More than half of teachers responding to a union survey say that there are unqualified staff teaching in their schools, it is revealed today, as opposition to the deregulation of the profession was stepped up.

Both of the biggest classroom unions are using their Easter conferences to attack new freedoms for state-funded schools to employ teachers without qualified teacher status (QTS) - a policy also condemned by Labour.

One respondent to the NASUWT poll of more than 7,000 teachers revealed that ex-pupils, still in their teens, had been employed to teach as “maths mentors”.

The 19- and 20-year-olds were not qualified as teachers. but were teaching lessons at up to GCSE level.
Unqualified teachers were working in the schools of 53 per cent of those who answered the survey - rising to 61 per cent for respondents who worked in academies.

Chris Keates, NASUWT general secretary, said: “Parents no longer have the certainty of knowing that when they send their children to school they will be taught by a qualified teacher.”

Controversy has grown since 2012 when the government abolished the requirement for teachers employed by academies to have QTS, bringing them into line with free schools.

Ministers claim that the deregulation will allow the state sector to follow the practice of top independent schools in employing subject experts who may not have formal teaching qualifications.

But critics warn it could lead to schools serving the most disadvantaged and needy children providing second-rate “teaching on the cheap”.

One teacher in the NASUWT survey said: “I wouldn’t go to see a doctor or a dentist that was unqualified, and therefore I wouldn’t want my children to be taught by unqualified teachers.”

The poll shows that 68 per cent of respondents thought that their school had employed unqualified teachers because it was “taking advantage” of the Coalition’s policy.

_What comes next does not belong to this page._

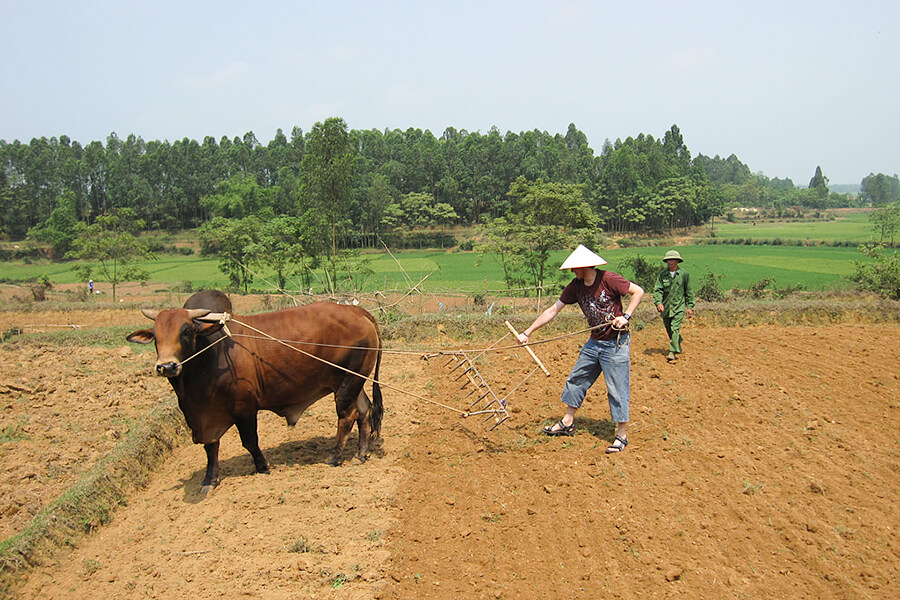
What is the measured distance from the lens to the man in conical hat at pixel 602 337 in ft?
20.3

Ms Keates said the figures “demonstrate the scale of the problem across all schools which has been created by the Coalition Government”.

But state schools also gained much greater freedom to use unqualified staff to teach because of a 2003 deal signed by the then-Labour government and most school staff unions, including the NASUWT.

The agreement aimed to reduce teacher workload by allowing schools to make greater use of support staff, for duties that could include teaching. Heads were allowed to use any member of staff they deemed suitable to teach, providing they were supervised by a qualified teacher.

But the supervising teacher did not have to be in the same room and the regulations would have permitted the extreme situation where the only qualified teacher in the school was the head.

The NUT, which did not sign the 2003 agreement, today released the results of a separate survey it had commissioned, showing that 82 per cent of parents believe publicly-funded schools should only employ qualified teachers.

Four-fifths of parents said they would not want their child to attend a school that did not require its teachers to have professional teaching qualifications, the YouGov poll also revealed.

Official figures published last week revealed that there were 17,100 teachers without QTS in 2013; up from 14,800 the year before. The government said that this represented a rise from 3.3 to 3.8 per cent of all teachers in England’s state-funded schools, following a “steady decline over the last few years”.

In free schools, 13.3 per cent of teachers were unqualified.

Labour shadow education secretary, Tristram Hunt, said: “Many parents will be shocked to learn that David Cameron has changed the rules to allow schools to appoint unqualified teachers on a permanent basis.” He said that Labour would end the policy and “ensure a qualified teacher in every classroom”.

A Department for Education spokeswoman said: “State schools should enjoy the same advantage that private schools have to bring great linguists, computer scientists, engineers and other specialists into the classroom. It is entirely up to headteachers who they employ and we trust their judgment.”

She added: “In fact, the latest teacher workforce census show there are 700 fewer non-QTS teachers in schools than there were in 2010, while the percentage of non-QTS teachers in academies is down from 9.4 per cent in 2010 to 5.3 per cent.”